■ YOUR OBJECTIVE:
Continue the passage on Sommerfeld's relativistic derivation of atomic energy levels, picking up right after its final line.

■ PASSAGE PROVIDED:
════════

Elliptical orbits with the same energy and quantized angular momentum

Arnold Sommerfeld derived the relativistic solution of atomic energy levels. We will start this derivation with the relativistic equation for energy in the electric potential

$W={m_\mathrm{0} c^2} \left( \frac{1}{\sqrt{1-\frac{v^2}{c^2}}} - 1 \right) - k \frac{Z e^2}{r}$

After substitution $u = \frac{1}{r}$ we get

$\frac{1}{\sqrt{1-\frac{v^2}{c^2}}} = 1 + \frac{W}{m_\mathrm{0} c^2} + k \frac{Z e^2}{m_\mathrm{0} c^2} u$

For momentum $p_\mathrm{r} = m \dot{r}$, $p_\mathrm{\varphi} = m r^2 \dot{\varphi}$ and their ratio $\frac{p_\mathrm{r}}{p_\mathrm{\varphi}} = - \frac{du}{d \varphi}$ the equation of motion is (see Binet equation)

════════

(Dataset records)
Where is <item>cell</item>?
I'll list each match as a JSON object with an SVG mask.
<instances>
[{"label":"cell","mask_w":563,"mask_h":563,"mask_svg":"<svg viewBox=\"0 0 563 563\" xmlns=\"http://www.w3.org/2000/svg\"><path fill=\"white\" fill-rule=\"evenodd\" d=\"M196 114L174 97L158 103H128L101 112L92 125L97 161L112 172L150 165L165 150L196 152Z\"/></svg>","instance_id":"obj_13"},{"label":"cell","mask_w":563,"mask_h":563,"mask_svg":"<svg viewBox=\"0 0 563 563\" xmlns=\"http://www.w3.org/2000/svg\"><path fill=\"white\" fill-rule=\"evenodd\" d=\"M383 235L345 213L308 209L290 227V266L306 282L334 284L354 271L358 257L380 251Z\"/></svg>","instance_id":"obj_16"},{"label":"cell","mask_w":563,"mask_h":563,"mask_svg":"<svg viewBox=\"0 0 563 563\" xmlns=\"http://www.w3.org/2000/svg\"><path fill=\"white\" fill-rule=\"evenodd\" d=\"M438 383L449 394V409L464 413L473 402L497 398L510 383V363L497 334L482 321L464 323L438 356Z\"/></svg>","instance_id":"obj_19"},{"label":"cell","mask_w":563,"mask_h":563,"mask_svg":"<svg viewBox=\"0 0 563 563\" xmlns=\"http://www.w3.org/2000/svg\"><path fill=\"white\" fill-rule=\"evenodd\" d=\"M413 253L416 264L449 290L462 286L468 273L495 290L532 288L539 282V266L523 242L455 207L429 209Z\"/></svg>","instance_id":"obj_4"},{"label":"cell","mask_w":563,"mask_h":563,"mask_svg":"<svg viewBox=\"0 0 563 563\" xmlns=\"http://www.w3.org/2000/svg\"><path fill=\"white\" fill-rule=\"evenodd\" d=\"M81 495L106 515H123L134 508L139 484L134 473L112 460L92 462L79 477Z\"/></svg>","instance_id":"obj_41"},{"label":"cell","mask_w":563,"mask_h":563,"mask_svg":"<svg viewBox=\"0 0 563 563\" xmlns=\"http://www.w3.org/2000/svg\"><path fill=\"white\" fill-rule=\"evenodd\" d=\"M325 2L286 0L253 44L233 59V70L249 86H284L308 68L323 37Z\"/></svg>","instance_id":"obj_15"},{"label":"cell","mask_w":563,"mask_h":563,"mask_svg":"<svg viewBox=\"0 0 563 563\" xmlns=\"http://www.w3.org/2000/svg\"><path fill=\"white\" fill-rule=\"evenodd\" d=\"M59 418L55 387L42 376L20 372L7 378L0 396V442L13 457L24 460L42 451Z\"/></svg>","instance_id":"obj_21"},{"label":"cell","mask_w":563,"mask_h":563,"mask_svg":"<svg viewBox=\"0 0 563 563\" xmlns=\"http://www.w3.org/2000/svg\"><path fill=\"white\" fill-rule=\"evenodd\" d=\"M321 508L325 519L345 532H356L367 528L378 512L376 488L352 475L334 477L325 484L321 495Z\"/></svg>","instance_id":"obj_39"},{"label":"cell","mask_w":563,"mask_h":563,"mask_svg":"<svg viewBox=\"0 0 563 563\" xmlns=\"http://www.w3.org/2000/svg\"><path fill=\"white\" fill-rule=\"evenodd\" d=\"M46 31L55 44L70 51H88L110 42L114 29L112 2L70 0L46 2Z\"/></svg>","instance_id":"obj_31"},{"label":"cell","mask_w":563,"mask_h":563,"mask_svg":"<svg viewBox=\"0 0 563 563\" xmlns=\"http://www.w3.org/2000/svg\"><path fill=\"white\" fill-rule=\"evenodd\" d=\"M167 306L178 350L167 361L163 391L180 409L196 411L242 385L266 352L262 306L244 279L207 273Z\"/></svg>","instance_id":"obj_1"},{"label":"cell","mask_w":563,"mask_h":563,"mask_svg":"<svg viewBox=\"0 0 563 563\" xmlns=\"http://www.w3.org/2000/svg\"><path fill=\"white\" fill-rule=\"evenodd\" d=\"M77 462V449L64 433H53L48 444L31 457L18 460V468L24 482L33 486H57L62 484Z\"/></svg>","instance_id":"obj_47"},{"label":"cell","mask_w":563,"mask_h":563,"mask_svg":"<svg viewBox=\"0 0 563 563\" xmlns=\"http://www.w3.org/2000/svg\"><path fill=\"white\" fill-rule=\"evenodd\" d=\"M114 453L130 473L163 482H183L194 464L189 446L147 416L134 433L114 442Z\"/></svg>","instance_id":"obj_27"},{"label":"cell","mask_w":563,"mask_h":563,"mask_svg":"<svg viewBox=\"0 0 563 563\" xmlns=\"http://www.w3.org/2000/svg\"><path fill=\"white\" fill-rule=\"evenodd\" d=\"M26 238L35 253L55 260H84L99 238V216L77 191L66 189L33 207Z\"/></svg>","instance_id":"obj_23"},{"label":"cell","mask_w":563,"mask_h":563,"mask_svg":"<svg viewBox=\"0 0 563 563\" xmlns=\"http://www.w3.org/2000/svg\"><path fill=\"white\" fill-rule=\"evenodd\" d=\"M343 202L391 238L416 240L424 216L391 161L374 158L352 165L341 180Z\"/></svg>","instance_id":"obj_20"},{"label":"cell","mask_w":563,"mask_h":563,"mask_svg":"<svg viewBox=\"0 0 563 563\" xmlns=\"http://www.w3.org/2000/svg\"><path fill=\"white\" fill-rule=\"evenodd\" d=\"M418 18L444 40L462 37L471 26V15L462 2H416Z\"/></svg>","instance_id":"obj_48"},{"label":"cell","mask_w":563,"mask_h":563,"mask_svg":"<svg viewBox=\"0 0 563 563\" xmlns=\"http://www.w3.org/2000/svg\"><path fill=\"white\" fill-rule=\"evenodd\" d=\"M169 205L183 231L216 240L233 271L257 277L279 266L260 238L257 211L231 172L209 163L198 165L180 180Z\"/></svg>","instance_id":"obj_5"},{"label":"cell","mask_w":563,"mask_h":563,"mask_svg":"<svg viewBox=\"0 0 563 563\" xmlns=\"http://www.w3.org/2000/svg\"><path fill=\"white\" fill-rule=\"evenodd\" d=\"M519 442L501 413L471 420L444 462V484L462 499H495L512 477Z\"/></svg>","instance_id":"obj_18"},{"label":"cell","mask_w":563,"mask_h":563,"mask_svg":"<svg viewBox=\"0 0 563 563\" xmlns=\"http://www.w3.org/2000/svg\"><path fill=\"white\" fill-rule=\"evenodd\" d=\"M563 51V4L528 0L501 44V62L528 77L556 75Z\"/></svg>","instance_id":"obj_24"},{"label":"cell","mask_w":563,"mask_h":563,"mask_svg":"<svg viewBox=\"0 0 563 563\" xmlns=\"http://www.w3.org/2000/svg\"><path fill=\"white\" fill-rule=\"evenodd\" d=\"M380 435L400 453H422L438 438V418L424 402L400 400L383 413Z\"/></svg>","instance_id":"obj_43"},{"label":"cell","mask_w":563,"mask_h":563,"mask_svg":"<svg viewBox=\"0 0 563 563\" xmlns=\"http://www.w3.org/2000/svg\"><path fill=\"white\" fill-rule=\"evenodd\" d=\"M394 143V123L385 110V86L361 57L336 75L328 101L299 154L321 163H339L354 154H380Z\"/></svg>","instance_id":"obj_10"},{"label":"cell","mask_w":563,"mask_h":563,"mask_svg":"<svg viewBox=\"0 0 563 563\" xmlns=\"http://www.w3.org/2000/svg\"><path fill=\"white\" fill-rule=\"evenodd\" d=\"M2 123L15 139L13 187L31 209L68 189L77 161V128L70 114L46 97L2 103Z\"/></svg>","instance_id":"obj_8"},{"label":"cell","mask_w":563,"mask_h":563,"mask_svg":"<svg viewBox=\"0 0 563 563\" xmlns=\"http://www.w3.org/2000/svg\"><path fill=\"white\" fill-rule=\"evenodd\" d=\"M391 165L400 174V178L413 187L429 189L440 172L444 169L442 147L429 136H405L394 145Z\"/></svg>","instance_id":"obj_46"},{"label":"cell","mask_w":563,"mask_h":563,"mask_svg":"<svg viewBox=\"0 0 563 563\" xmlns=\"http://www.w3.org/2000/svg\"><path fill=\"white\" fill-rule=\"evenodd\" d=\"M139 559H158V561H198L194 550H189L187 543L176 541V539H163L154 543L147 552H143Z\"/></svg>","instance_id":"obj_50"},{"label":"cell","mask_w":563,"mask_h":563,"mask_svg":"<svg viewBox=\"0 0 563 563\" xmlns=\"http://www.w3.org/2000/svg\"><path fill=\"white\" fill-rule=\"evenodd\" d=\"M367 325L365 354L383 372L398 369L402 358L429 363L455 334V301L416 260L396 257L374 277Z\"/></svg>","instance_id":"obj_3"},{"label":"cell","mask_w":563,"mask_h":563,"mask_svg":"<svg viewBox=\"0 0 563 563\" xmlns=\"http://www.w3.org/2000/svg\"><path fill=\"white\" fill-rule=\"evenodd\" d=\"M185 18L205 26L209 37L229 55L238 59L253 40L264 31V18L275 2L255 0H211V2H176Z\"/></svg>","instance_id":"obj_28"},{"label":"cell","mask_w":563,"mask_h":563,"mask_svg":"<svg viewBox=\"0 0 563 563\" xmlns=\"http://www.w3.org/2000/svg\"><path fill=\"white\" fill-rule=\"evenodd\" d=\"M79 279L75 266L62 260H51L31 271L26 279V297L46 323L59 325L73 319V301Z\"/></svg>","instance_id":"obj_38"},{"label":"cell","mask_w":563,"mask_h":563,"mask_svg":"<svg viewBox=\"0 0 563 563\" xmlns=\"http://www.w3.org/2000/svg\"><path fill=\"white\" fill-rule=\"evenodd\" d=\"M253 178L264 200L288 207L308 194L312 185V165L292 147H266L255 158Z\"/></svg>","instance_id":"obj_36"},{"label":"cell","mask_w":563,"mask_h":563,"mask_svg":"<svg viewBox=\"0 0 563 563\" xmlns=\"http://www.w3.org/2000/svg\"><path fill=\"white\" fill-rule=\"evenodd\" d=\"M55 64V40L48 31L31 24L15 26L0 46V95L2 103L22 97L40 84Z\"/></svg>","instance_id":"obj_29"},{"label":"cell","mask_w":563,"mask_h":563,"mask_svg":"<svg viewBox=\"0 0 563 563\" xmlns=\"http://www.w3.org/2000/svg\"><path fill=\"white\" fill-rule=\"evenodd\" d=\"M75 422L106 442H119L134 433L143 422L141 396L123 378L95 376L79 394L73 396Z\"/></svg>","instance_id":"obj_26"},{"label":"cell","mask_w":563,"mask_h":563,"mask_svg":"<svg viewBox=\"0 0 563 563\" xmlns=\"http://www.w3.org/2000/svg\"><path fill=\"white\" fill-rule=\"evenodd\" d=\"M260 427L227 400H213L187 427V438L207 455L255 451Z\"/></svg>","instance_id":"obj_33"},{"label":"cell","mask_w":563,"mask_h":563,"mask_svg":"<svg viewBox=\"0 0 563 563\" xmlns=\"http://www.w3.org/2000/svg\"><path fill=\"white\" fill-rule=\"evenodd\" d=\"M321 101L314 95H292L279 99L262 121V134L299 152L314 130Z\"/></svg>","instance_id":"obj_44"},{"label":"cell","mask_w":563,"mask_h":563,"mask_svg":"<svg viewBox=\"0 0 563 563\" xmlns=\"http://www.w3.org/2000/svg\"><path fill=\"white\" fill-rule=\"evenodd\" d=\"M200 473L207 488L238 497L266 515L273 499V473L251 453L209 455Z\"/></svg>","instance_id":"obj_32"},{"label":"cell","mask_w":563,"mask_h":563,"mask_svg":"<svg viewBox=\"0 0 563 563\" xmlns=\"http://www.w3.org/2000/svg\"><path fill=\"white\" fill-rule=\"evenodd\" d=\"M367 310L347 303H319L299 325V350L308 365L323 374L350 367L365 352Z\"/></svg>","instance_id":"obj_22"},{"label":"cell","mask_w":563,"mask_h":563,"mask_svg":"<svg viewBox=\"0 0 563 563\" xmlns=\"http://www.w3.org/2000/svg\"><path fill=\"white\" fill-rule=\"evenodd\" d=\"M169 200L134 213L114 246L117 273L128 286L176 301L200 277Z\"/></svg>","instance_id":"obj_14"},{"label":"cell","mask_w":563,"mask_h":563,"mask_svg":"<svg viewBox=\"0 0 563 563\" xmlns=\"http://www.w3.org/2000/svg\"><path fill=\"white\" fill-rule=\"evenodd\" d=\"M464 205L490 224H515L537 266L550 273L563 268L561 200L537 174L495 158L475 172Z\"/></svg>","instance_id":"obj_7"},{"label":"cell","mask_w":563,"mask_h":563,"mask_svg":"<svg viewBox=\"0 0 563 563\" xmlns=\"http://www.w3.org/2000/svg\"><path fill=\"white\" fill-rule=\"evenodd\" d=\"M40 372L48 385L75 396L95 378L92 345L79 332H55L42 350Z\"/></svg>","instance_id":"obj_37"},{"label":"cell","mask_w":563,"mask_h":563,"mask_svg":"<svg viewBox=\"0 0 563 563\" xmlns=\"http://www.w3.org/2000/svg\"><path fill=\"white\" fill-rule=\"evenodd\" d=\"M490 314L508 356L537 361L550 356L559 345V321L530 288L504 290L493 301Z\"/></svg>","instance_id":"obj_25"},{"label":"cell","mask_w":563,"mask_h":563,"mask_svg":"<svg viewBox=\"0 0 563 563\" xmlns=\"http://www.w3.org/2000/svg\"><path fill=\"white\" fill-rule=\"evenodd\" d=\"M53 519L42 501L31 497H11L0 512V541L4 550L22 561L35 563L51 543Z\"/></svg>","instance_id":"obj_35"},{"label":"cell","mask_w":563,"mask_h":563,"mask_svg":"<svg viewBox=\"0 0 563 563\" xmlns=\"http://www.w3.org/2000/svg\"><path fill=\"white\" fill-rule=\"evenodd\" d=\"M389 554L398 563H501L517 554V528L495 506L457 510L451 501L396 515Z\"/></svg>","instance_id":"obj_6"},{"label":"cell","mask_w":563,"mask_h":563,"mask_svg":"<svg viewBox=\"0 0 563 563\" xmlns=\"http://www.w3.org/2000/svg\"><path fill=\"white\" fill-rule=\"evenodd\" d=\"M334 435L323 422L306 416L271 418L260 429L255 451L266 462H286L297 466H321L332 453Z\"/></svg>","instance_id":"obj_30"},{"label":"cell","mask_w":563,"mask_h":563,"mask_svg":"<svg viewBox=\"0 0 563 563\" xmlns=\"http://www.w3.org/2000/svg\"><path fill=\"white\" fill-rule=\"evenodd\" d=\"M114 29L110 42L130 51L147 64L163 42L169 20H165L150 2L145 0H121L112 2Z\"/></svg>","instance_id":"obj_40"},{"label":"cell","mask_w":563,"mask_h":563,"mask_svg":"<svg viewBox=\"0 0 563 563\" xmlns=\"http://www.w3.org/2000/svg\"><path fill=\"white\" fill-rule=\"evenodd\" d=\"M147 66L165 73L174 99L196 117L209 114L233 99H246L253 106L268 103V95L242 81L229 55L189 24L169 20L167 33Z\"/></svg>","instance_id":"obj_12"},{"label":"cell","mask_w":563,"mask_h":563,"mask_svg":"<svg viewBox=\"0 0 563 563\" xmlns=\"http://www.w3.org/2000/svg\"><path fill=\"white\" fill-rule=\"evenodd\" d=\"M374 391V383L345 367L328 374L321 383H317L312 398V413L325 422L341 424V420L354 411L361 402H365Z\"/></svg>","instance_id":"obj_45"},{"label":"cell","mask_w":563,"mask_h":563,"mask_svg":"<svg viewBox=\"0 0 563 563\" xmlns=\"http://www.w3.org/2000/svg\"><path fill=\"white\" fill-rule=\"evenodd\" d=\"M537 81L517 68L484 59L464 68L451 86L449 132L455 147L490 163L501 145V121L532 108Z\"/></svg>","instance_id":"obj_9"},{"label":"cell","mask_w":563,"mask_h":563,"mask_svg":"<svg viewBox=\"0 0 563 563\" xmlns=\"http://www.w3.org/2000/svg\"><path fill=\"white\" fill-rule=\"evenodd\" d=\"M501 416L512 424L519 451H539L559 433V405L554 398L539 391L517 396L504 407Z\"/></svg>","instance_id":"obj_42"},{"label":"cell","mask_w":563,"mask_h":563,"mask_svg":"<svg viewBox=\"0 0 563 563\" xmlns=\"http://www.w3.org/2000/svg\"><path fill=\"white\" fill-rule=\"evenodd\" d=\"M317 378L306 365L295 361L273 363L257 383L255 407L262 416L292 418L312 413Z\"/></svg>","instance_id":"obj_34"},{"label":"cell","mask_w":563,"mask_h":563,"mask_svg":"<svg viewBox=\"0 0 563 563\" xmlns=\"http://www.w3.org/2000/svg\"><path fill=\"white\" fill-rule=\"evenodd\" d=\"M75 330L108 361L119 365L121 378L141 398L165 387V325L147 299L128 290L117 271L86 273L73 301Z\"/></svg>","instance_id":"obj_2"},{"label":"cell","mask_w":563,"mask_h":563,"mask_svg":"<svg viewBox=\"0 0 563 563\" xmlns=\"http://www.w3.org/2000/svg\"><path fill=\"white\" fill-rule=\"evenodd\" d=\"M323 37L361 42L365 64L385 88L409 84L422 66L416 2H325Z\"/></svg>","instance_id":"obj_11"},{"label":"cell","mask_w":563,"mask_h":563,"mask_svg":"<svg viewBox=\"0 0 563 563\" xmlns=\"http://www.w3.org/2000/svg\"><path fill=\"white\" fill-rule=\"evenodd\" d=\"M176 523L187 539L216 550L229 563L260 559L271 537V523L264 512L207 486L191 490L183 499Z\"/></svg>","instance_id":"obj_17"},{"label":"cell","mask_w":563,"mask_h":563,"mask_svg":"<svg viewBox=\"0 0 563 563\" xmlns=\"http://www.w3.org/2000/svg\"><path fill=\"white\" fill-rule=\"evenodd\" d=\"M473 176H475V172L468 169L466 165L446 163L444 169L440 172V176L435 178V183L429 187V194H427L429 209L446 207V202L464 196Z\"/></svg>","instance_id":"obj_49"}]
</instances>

════════

■ OUTPUT FOR THIS EXERCISE:
$\frac{d^2 u}{d \varphi ^2} = - \left( 1 - k^2 \frac{Z^2 e^4}{c^2 p_\mathrm{\varphi}^2} \right) u + \frac{m_\mathrm{0} kZe^2}{p_\mathrm{\varphi}^2} \left( 1+\frac{W}{m_\mathrm{0} c^2} \right) = - \omega_\mathrm{0}^2 u + K$

with solution

$u = \frac{1}{r} = K + A \cos \omega_\mathrm{0} \varphi$

The angular shift of periapsis per revolution is given by

$\varphi_\mathrm{s} = 2 \pi \left(\frac{1}{\omega_\mathrm{0}} - 1\right) \approx 4 \pi^3 k^2 \frac{Z^2 e^4}{c^2 n_\mathrm{\varphi}^2 h^2}$

With the quantum conditions

$\oint p_\mathrm{\varphi} \, d \varphi = 2 \pi p_\mathrm{\varphi} = n_\mathrm{\varphi} h$

and

$\oint p_\mathrm{r} \, d r = p_\mathrm{\varphi} \oint \left( \frac{1}{r} \frac{dr}{d \varphi} \right)^2 \, d \varphi = n_\mathrm{r} h$

we will obtain energies

$\frac{W}{m_\mathrm{0} c^2} = \left( 1 + \frac{\alpha ^2 Z^2}{\left(n_\mathrm{r} + \sqrt{n_\mathrm{\varphi} ^2 - \alpha ^2 Z^2} \right)^2} \right) ^{-1/2} - 1$

where $\alpha$ is the fine-structure constant. This solution (using substitutions for quantum numbers) is equivalent to the solution of the Dirac equation. Nevertheless, both solutions fail to predict the Lamb shifts.